# 01_Getting Started with Amazon Nova Models

Amazon Nova is a new generation of multimodal understanding and creative content generation models that offer state-of-the-art quality, unparalleled customization, and the best price-performance. Amazon Nova models incorporate the same secure-by-design approach as all AWS services, with built-in controls for the safe and responsible use of AI.

Amazon Nova has two categories of models: 
 - **Understanding models** —These models are capable of reasoning over several input modalities, including text, video, and image, and output text. 
- **Creative Content Generation models** —These models generate images or videos based on a text or image prompt.
  
### Amazon Nova Models at Glance
![media/model_intro.png](media/model_intro.png)

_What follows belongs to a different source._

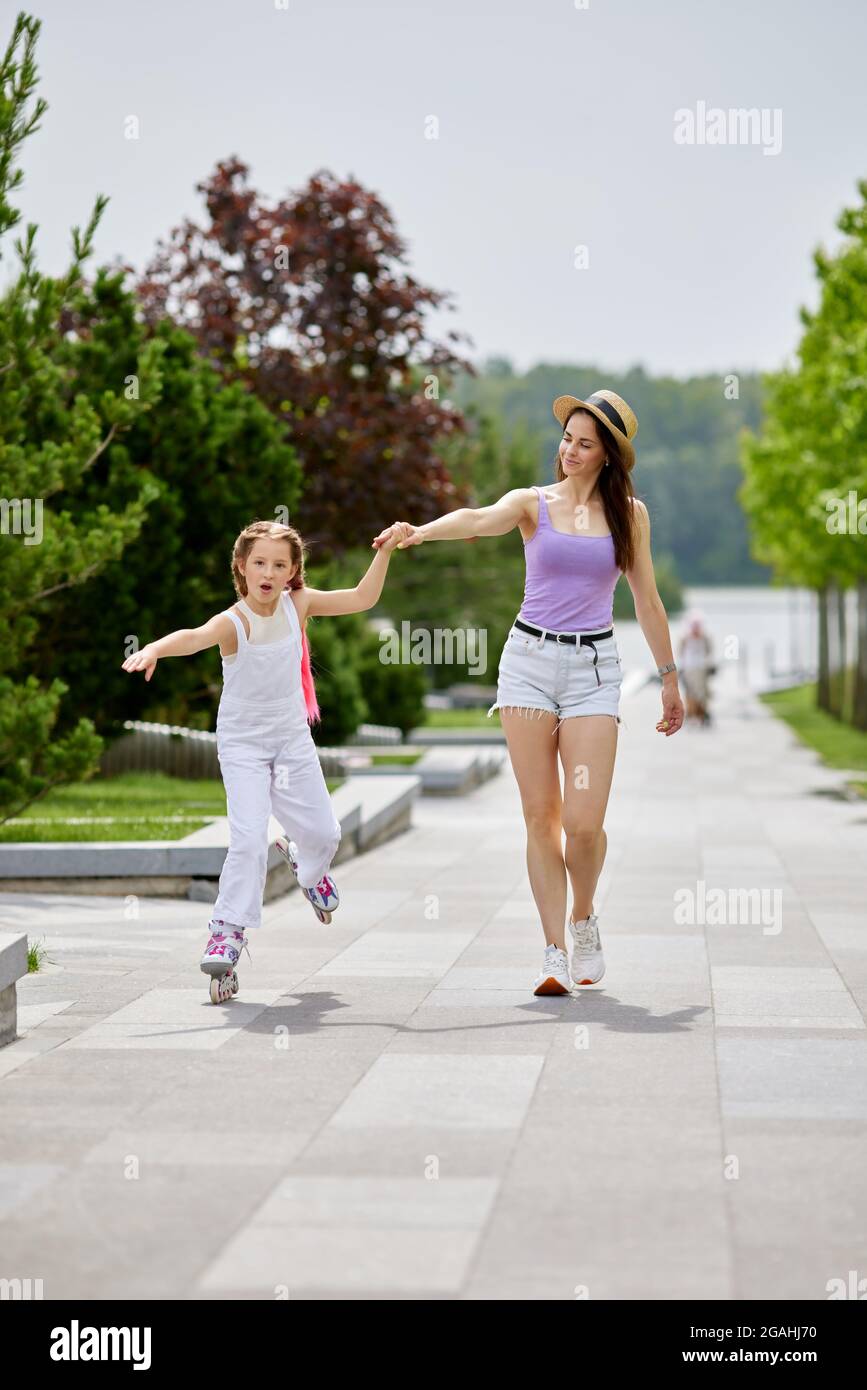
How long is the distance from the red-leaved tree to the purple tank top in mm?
11675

**Multimodal Understanding Models**
- **Amazon Nova Micro**: Lightening fast, cost-effective text-only model
- **Amazon Nova Lite**: Fastest, most affordable multimodal FM in the industry for its intelligence tier
- **Amazon Nova Pro**:  The fastest, most cost-effective, state-of-the-art multimodal model in the industry

**Creative Content Generation Models**
- **Amazon Nova Canvas**:State-of-the-art image generation model
- **Amazon Nova Reel**:State-of-the-art video generation model


The following notebooks will be focused primarily on Amazon Nova Understanding Models. 

**Amazon Nova Multimodal understanding** foundation models (FMs) are a family of models that are capable of reasoning over several input modalities, including text, video, documents and/or images, and output text. You can access these models through the Bedrock Converse API and InvokeModel API.


---

### 1. Setup

**Step 1: Gain Access to the Model**: If you have not yet requested for model access in Bedrock, you do so [request access following these instructions](https://docs.aws.amazon.com/bedrock/latest/userguide/model-access-modify.html).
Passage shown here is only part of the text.